A l’appel de douze syndicats d’Air France (SUD-AERIEN, SNPAF, FO, CFTC, ALTER, SNPL, SNPNAC, SNPNC, SPAF, CGT, UNSA-PNC, UNAC) un rassemblement est prévu pour le 22 octobre 2015 à 13h30 devant l’Assemblée nationale (Paris). C’est ce qu’annonce un communiqué de Sud-Aérien, que nous publions ici.
«Cette unité syndicale a longtemps été réclamée par le personnel! L’ensemble des salarié·e·s d’Air France, qu’il soit personnel au sol ou navigant, doit manifester leur opposition aux plans de la direction et leur soutien aux collègues menacés de licenciements.
Le 5 octobre 2015 au-delà des événements sur-médiatisés, nous avons assisté à une forte mobilisation et nous étions près de 2000, toutes catégories de personnel représentées. De nombreux PN (personnel navigant) s’étaient mobilisés, et dans le cortège jusqu’aux aérogares chaque métier a pu expliquer ses problèmes et son ras-le-bol général. C’est un constat d’échec pour la direction d’Air France qui tente depuis plusieurs mois d’opposer les salarié·e·s entre eux, incriminant les PNT (personnel navigant technique) comme responsables de tous nos malheurs. Or, c’est la direction qui a écopé d’amendes record pour entente illicite sur le fret; c’est la direction qui a trop tardé à développer les bases provinces; c’est la direction qui n’a pas anticipé la baisse du pétrole. Et c’est cette même direction qui veut maintenant se défausser de sa responsabilité.

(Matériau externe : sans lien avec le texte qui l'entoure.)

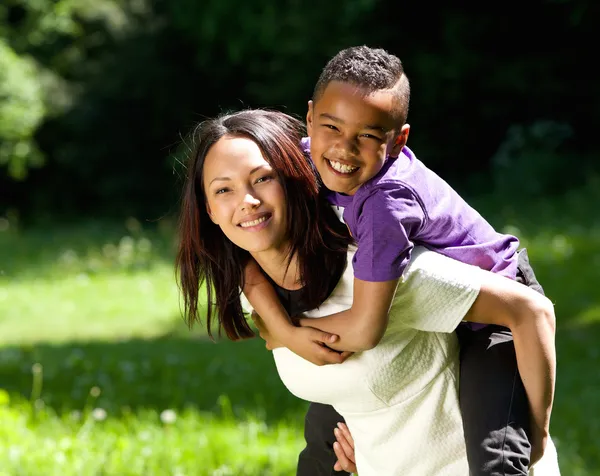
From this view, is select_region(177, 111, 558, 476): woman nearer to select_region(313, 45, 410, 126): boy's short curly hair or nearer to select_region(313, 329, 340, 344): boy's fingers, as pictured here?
select_region(313, 329, 340, 344): boy's fingers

Tout comme Frédéric Gagey (président-directeur-général d’Air France), qui s’est défaussé de sa responsabilité en s’enfuyant du CCE (Comité central d’entreprise) pour ne pas voir des salariés mécontents.
TRANSFORM [projet de restructuration] s’est traduit par de lourdes pertes en termes de salaire, d’ancienneté, de jours travaillés, etc… Pour nous, il est hors de question que la direction nous impose de nouveaux plans d’austérité tous les deux ans!
Elle nous annonce que dans les secteurs de l’entreprise qui ne seront pas au «prix du marché» il y aura des départs «contraints», c’est intolérable!
La direction a toujours le même objectif: faire baisser sa masse salariale, quelles que soient les conséquences sociales ou financières. Dans un contexte de croissance du transport aérien mondial, d’augmentation du trafic, l’annonce de la diminution de la flotte est en totale contradiction avec les indicateurs qui sont tous dans le vert. Alors que d’autres compagnies vont tirer bénéfice de cette prospérité (29 milliards de dollars de bénéfices attendus en 2015), Air France annonce, dès à présent, qu’elle se lance dans un plan de sous-activité.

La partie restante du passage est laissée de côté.